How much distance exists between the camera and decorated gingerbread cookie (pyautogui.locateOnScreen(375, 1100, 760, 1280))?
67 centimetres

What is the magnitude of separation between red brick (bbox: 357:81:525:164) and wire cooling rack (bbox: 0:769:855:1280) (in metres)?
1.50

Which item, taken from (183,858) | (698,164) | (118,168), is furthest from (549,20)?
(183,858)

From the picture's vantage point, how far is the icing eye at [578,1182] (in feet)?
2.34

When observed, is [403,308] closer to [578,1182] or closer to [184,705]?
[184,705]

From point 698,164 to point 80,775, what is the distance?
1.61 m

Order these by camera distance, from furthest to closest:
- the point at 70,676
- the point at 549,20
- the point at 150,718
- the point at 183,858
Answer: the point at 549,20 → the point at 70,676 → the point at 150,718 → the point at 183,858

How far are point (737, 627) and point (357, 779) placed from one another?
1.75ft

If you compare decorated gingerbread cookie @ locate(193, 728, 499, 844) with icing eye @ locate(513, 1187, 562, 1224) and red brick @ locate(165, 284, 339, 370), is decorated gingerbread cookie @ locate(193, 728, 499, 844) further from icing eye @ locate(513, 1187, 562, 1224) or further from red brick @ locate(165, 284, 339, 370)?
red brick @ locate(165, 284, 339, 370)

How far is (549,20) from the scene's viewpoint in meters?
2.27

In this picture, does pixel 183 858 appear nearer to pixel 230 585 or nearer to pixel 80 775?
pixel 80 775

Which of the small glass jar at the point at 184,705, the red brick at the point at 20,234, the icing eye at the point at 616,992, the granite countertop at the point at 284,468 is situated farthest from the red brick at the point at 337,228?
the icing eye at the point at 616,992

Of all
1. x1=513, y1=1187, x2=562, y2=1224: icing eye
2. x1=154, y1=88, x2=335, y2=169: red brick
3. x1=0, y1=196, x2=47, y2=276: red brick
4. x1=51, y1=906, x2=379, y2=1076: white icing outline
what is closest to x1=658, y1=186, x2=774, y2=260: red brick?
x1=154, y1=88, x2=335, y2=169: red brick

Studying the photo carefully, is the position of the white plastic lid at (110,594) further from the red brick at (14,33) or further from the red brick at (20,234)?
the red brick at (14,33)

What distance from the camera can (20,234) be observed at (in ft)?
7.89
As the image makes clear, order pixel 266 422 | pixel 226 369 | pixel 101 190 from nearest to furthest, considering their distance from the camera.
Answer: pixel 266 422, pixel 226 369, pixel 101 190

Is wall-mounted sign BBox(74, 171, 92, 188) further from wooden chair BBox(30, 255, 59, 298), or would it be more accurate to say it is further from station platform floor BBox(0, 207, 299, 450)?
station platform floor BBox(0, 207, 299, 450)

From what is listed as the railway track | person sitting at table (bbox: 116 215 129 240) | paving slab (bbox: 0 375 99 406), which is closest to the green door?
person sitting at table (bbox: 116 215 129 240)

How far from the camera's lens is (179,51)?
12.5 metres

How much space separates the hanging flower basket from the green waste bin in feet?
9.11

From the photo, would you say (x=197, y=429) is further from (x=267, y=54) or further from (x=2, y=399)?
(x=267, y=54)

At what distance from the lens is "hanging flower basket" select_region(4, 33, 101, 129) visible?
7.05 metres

—————

EXERCISE INSTRUCTIONS →
Copy out the records word for word, from the line containing "How much space" up to and including the final line of the records.

SOLVED EXERCISE →
How much space separates the hanging flower basket from the green waste bin in feet?
9.11

From the photo, would you say (x=197, y=429) is further from (x=267, y=54) or further from (x=2, y=399)?
(x=267, y=54)

At what distance from the lens is "hanging flower basket" select_region(4, 33, 101, 129) visible?
7.05 metres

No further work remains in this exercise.